Can you return every item below verbatim, with each line unchanged?

> **The data**:
[BEGIN]
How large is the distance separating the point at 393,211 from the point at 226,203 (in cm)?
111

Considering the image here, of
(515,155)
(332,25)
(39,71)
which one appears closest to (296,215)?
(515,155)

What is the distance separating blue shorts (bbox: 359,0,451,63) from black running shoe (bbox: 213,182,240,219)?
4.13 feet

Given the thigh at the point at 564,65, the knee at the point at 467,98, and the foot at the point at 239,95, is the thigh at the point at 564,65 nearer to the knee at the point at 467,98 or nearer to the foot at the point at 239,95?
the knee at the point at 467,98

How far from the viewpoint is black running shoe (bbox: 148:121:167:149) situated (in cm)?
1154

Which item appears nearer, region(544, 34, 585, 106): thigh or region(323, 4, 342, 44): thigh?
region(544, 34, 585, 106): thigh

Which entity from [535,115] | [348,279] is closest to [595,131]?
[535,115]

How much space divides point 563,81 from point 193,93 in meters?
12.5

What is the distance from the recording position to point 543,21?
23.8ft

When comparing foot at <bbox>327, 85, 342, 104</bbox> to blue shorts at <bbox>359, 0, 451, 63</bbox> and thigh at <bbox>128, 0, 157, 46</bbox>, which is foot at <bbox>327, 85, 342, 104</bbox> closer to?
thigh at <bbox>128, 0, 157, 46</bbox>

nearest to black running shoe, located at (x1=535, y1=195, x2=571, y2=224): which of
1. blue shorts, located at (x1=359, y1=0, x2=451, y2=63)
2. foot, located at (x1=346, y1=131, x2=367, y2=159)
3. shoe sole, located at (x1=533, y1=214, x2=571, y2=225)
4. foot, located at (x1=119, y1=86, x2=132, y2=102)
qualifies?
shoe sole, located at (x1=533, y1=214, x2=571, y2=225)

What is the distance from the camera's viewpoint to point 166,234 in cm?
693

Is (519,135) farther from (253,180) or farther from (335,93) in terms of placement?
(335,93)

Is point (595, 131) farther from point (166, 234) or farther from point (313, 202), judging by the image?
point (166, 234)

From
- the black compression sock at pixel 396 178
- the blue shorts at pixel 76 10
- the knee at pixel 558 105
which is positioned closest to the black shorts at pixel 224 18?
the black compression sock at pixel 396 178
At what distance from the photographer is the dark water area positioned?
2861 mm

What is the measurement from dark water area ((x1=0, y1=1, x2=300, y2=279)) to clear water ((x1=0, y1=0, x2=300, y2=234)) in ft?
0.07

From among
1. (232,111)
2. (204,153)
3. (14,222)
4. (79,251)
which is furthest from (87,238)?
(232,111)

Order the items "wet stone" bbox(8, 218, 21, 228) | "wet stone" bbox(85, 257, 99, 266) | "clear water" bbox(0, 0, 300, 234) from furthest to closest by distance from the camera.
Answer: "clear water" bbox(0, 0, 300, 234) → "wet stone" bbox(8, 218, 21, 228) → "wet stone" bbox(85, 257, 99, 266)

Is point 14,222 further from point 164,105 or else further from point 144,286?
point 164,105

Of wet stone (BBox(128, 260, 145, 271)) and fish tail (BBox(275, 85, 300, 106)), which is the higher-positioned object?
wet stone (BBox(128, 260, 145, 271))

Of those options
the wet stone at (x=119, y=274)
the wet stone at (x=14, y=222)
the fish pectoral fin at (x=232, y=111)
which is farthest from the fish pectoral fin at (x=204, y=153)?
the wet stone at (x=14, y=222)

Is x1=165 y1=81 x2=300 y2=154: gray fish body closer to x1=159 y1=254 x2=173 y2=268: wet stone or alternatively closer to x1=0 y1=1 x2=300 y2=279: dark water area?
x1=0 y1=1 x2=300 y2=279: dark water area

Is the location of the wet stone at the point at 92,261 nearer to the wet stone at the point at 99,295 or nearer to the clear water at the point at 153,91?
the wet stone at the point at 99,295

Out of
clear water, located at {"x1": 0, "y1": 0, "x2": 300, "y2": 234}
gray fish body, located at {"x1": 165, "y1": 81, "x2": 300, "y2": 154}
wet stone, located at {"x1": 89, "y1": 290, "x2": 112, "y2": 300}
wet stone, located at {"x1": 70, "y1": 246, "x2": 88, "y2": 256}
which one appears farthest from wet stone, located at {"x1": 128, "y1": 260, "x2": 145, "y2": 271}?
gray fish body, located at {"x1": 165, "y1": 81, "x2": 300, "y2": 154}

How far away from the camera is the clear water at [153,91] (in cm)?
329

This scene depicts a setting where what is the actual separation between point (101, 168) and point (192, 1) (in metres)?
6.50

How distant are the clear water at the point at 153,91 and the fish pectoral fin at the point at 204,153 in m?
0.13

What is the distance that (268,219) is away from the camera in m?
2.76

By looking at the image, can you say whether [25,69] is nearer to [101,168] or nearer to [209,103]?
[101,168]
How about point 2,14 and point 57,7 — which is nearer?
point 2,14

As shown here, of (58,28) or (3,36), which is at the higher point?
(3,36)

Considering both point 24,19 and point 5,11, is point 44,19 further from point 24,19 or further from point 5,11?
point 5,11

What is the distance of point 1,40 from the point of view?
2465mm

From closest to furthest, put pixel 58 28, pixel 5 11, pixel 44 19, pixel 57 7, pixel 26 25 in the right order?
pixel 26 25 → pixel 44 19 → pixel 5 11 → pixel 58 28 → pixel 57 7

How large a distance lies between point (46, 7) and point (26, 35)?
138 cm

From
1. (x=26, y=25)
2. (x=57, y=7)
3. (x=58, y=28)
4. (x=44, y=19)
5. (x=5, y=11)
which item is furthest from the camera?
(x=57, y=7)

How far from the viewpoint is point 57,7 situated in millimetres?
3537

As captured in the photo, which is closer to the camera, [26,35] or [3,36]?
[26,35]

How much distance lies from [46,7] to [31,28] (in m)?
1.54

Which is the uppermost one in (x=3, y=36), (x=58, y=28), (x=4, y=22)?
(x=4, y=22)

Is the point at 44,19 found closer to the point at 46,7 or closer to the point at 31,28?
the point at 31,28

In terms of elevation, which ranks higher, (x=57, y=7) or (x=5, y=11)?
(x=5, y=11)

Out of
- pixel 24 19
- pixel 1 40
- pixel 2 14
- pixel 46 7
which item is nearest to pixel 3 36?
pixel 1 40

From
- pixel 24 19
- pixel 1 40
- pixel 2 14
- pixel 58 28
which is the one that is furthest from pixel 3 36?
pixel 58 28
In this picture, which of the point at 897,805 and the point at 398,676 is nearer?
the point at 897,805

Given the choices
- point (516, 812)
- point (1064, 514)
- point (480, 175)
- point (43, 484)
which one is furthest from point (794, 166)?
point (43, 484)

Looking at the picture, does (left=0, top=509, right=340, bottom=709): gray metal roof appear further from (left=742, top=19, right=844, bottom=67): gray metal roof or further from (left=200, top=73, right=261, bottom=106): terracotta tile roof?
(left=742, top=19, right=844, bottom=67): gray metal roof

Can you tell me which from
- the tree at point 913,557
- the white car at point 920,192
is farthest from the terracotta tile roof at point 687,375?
[END]
> **Written solution**:
How large is the distance separating the point at 393,211 from the point at 226,203 (in cm)?
111

Considering the image here, of
(515,155)
(332,25)
(39,71)
which one appears closest to (296,215)?
(515,155)

What is the distance separating blue shorts (bbox: 359,0,451,63) from black running shoe (bbox: 213,182,240,219)?
4.13 feet

Given the thigh at the point at 564,65, the knee at the point at 467,98, and the foot at the point at 239,95, is the thigh at the point at 564,65 nearer to the knee at the point at 467,98 or nearer to the foot at the point at 239,95?
the knee at the point at 467,98

How far from the viewpoint is black running shoe (bbox: 148:121:167:149) situated (in cm)?
1154

Which item appears nearer, region(544, 34, 585, 106): thigh or region(323, 4, 342, 44): thigh?
region(544, 34, 585, 106): thigh

Which entity from [535,115] | [348,279] is closest to [595,131]?
[535,115]

How much space divides point 563,81 from point 193,93 in meters?
12.5

What is the distance from the recording position to point 543,21?
23.8ft

When comparing foot at <bbox>327, 85, 342, 104</bbox> to blue shorts at <bbox>359, 0, 451, 63</bbox> and thigh at <bbox>128, 0, 157, 46</bbox>, which is foot at <bbox>327, 85, 342, 104</bbox> closer to?
thigh at <bbox>128, 0, 157, 46</bbox>

nearest to black running shoe, located at (x1=535, y1=195, x2=571, y2=224): which of
1. blue shorts, located at (x1=359, y1=0, x2=451, y2=63)
2. foot, located at (x1=346, y1=131, x2=367, y2=159)
3. shoe sole, located at (x1=533, y1=214, x2=571, y2=225)
4. foot, located at (x1=119, y1=86, x2=132, y2=102)
qualifies?
shoe sole, located at (x1=533, y1=214, x2=571, y2=225)

What is the distance from the camera's viewpoint to point 166,234 in cm?
693

Is (519,135) farther from (253,180) or farther from (335,93) in terms of placement?
(335,93)

Is point (595, 131) farther from point (166, 234) or farther from point (313, 202), judging by the image?
point (166, 234)

From
- the black compression sock at pixel 396 178
- the blue shorts at pixel 76 10
- the knee at pixel 558 105
which is positioned closest to the black shorts at pixel 224 18?
the black compression sock at pixel 396 178
At what distance from the photographer is the dark water area positioned?
2861 mm

What is the measurement from dark water area ((x1=0, y1=1, x2=300, y2=279)) to clear water ((x1=0, y1=0, x2=300, y2=234)) in ft?
0.07

From among
1. (232,111)
2. (204,153)
3. (14,222)
4. (79,251)
which is furthest from (87,238)?
(232,111)

Order the items "wet stone" bbox(8, 218, 21, 228) | "wet stone" bbox(85, 257, 99, 266) | "clear water" bbox(0, 0, 300, 234) from furthest to closest by distance from the camera.
Answer: "clear water" bbox(0, 0, 300, 234) → "wet stone" bbox(8, 218, 21, 228) → "wet stone" bbox(85, 257, 99, 266)

Is point 14,222 further from point 164,105 or else further from point 144,286?
point 164,105

Of wet stone (BBox(128, 260, 145, 271)) and fish tail (BBox(275, 85, 300, 106)), which is the higher-positioned object?
wet stone (BBox(128, 260, 145, 271))

Of those options
the wet stone at (x=119, y=274)
the wet stone at (x=14, y=222)
the fish pectoral fin at (x=232, y=111)
which is farthest from the fish pectoral fin at (x=204, y=153)?
the wet stone at (x=14, y=222)

Is x1=165 y1=81 x2=300 y2=154: gray fish body closer to x1=159 y1=254 x2=173 y2=268: wet stone or alternatively closer to x1=0 y1=1 x2=300 y2=279: dark water area?
x1=0 y1=1 x2=300 y2=279: dark water area

Is the location of the wet stone at the point at 92,261 nearer to the wet stone at the point at 99,295 or nearer to the clear water at the point at 153,91?
the wet stone at the point at 99,295

Out of
clear water, located at {"x1": 0, "y1": 0, "x2": 300, "y2": 234}
gray fish body, located at {"x1": 165, "y1": 81, "x2": 300, "y2": 154}
wet stone, located at {"x1": 89, "y1": 290, "x2": 112, "y2": 300}
wet stone, located at {"x1": 70, "y1": 246, "x2": 88, "y2": 256}
which one appears farthest from wet stone, located at {"x1": 128, "y1": 260, "x2": 145, "y2": 271}?
gray fish body, located at {"x1": 165, "y1": 81, "x2": 300, "y2": 154}

How far away from the camera is the clear water at [153,91] (in cm)?
329

This scene depicts a setting where what is the actual separation between point (101, 168) and point (192, 1) (in metres)?
6.50

How distant are the clear water at the point at 153,91 and the fish pectoral fin at the point at 204,153 in m?
0.13

What is the distance that (268,219) is away from the camera in m?
2.76

By looking at the image, can you say whether [25,69] is nearer to [101,168] or nearer to [209,103]?
[101,168]
How about point 2,14 and point 57,7 — which is nearer?
point 2,14

As shown here, of (58,28) or (3,36), which is at the higher point?
(3,36)

Considering both point 24,19 and point 5,11, is point 44,19 further from point 24,19 or further from point 5,11?
point 5,11

What is the distance of point 1,40 from the point of view?
2465mm

From closest to furthest, put pixel 58 28, pixel 5 11, pixel 44 19, pixel 57 7, pixel 26 25 in the right order?
pixel 26 25 → pixel 44 19 → pixel 5 11 → pixel 58 28 → pixel 57 7

How large a distance lies between point (46, 7) and point (26, 35)?
138 cm

From
1. (x=26, y=25)
2. (x=57, y=7)
3. (x=58, y=28)
4. (x=44, y=19)
5. (x=5, y=11)
which item is furthest from the camera?
(x=57, y=7)

How far from the viewpoint is point 57,7 situated in millimetres?
3537

As captured in the photo, which is closer to the camera, [26,35] or [3,36]?
[26,35]

How much distance lies from [46,7] to [31,28] (in m)?
1.54

Which is the uppermost one in (x=3, y=36), (x=58, y=28), (x=4, y=22)?
(x=4, y=22)

Is the point at 44,19 found closer to the point at 46,7 or closer to the point at 31,28?
the point at 31,28

In terms of elevation, which ranks higher, (x=57, y=7) or (x=5, y=11)?
(x=5, y=11)

Out of
- pixel 24 19
- pixel 1 40
- pixel 2 14
- pixel 46 7
which item is nearest to pixel 3 36?
pixel 1 40

From
- pixel 24 19
- pixel 1 40
- pixel 2 14
- pixel 58 28
which is the one that is furthest from pixel 3 36?
pixel 58 28
In this picture, which of the point at 897,805 and the point at 398,676 is nearer?
the point at 897,805

Given the choices
- point (516, 812)
- point (1064, 514)
- point (480, 175)
- point (43, 484)
which one is furthest from point (794, 166)?
point (43, 484)

Looking at the picture, does (left=0, top=509, right=340, bottom=709): gray metal roof appear further from (left=742, top=19, right=844, bottom=67): gray metal roof or further from (left=200, top=73, right=261, bottom=106): terracotta tile roof?
(left=742, top=19, right=844, bottom=67): gray metal roof

Can you tell me which from
- the tree at point 913,557
- the white car at point 920,192
is farthest from the terracotta tile roof at point 687,375?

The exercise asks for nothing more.